**WHAT THIS TASK INVOLVES**
Reproduce the items below word for word, from the line containing "What span of" through the end of the items, leaving out the pictures.

___ EXCERPTED DATA

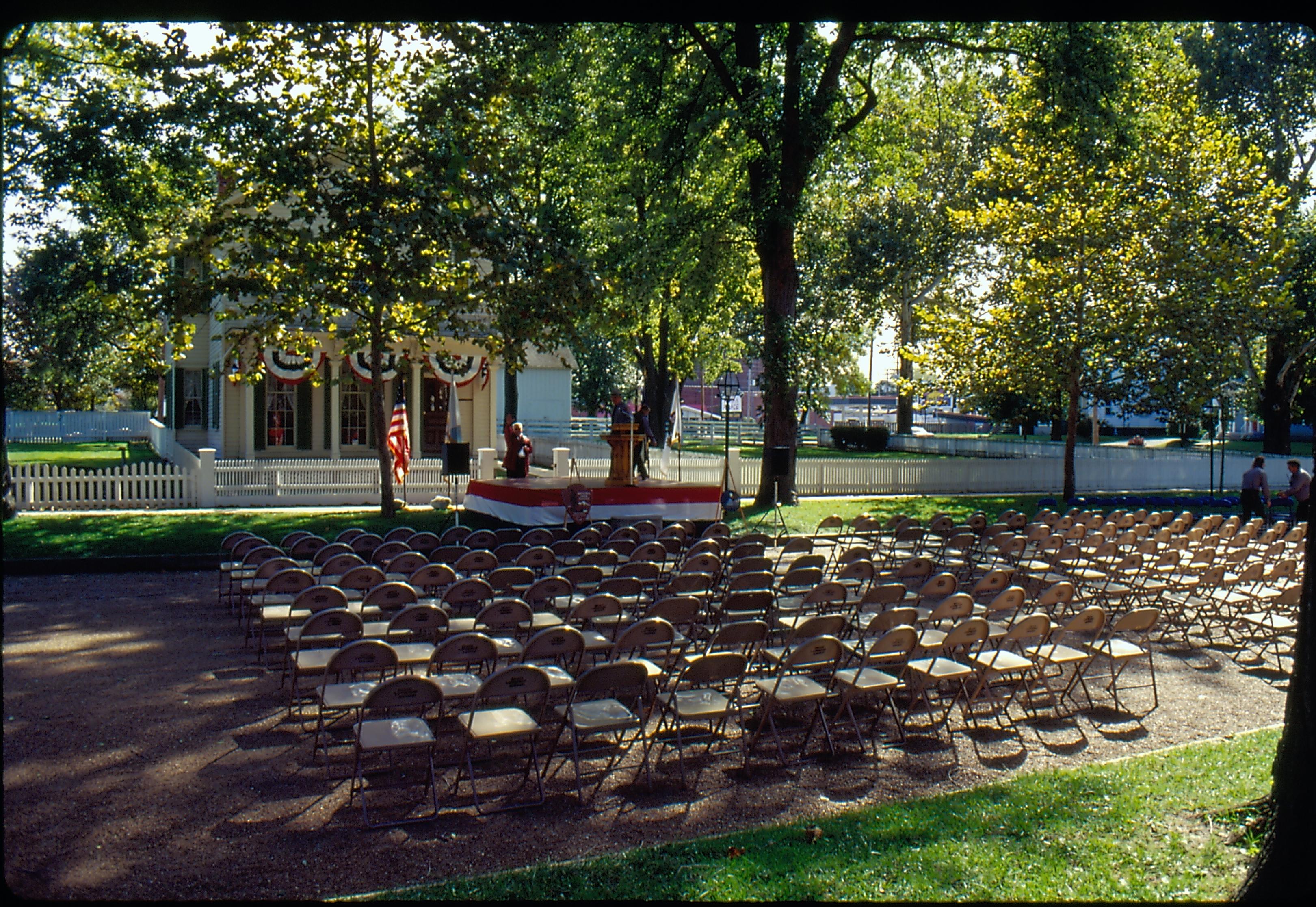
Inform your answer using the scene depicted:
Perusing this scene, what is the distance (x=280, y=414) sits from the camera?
24984 millimetres

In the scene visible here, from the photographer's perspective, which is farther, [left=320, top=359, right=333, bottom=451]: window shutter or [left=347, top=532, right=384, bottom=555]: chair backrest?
[left=320, top=359, right=333, bottom=451]: window shutter

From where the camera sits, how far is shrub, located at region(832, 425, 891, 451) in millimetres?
42562

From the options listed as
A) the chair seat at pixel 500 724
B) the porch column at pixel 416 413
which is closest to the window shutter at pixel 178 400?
the porch column at pixel 416 413

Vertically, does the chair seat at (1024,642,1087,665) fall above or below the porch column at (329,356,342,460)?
below

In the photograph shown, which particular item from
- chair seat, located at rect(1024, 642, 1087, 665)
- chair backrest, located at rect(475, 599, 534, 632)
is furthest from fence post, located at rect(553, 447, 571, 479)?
chair seat, located at rect(1024, 642, 1087, 665)

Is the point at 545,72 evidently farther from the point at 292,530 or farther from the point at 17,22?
the point at 17,22

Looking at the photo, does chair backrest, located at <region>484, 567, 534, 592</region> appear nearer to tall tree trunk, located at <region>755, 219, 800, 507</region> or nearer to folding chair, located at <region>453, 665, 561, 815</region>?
folding chair, located at <region>453, 665, 561, 815</region>

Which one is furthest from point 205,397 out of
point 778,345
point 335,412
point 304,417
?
point 778,345

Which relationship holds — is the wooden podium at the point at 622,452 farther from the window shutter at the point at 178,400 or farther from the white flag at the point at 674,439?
the window shutter at the point at 178,400

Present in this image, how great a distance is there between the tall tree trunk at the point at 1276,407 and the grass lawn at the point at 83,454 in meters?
32.3

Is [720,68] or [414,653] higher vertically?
[720,68]

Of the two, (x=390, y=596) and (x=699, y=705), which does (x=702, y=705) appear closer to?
(x=699, y=705)

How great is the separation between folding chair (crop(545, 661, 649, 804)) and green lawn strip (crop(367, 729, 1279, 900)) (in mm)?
943

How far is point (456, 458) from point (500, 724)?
9946mm
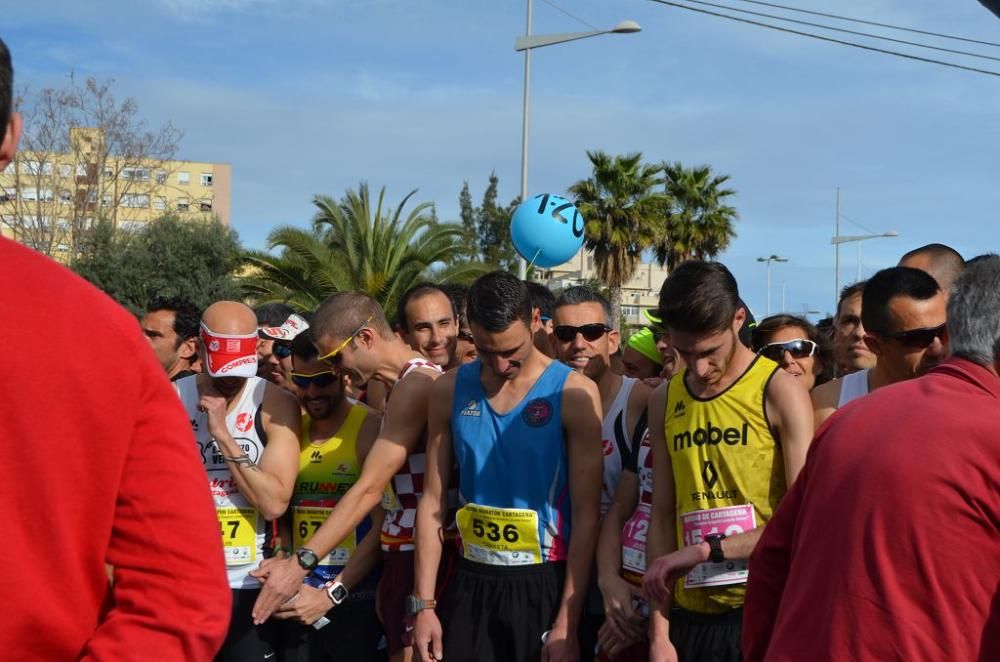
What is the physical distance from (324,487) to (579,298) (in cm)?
174

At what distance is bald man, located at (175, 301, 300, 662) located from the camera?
5.04 m

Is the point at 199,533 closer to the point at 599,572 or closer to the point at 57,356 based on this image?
the point at 57,356

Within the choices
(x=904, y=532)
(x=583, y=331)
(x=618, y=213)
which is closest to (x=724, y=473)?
(x=904, y=532)

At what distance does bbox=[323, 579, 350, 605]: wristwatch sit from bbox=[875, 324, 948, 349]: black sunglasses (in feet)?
9.48

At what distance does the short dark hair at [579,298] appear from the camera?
5773 mm

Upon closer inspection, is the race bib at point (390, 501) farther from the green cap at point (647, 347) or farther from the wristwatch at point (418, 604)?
the green cap at point (647, 347)

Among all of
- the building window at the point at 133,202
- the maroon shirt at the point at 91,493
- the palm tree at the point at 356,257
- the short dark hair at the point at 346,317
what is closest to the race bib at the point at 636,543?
the short dark hair at the point at 346,317

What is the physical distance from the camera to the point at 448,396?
475 centimetres

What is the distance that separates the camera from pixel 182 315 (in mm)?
6750

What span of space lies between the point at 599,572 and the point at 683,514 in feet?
2.12

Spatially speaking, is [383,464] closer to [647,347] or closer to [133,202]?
[647,347]

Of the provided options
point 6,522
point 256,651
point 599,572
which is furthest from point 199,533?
Result: point 256,651

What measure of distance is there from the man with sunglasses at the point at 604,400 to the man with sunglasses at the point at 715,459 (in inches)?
13.8

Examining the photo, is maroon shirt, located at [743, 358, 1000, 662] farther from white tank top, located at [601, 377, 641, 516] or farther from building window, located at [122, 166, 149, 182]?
building window, located at [122, 166, 149, 182]
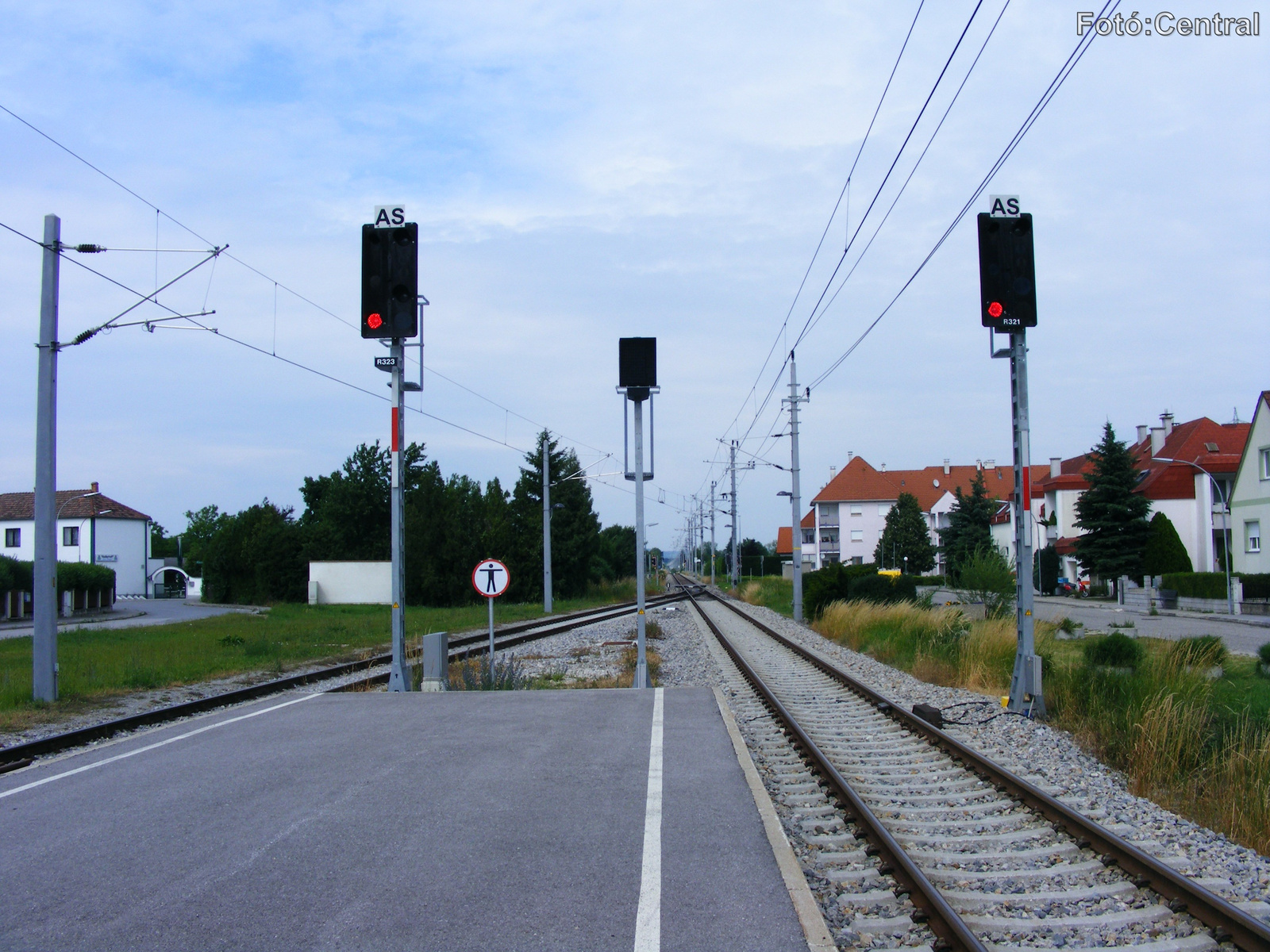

______

**RESPONSE TO THE EXERCISE**
What span of space lies between the point at 599,572 and the point at 683,514 in feet?
2.12

Spatially speaking, is [383,464] closer to [647,347] or closer to [133,202]?
[647,347]

Of the provided options
point 6,522
point 256,651
point 599,572
which is furthest from point 199,533?
Result: point 256,651

What measure of distance is there from the man with sunglasses at the point at 604,400 to the man with sunglasses at the point at 715,459 (in inches)?
13.8

Examining the photo, is maroon shirt, located at [743, 358, 1000, 662] farther from white tank top, located at [601, 377, 641, 516] or farther from building window, located at [122, 166, 149, 182]?
building window, located at [122, 166, 149, 182]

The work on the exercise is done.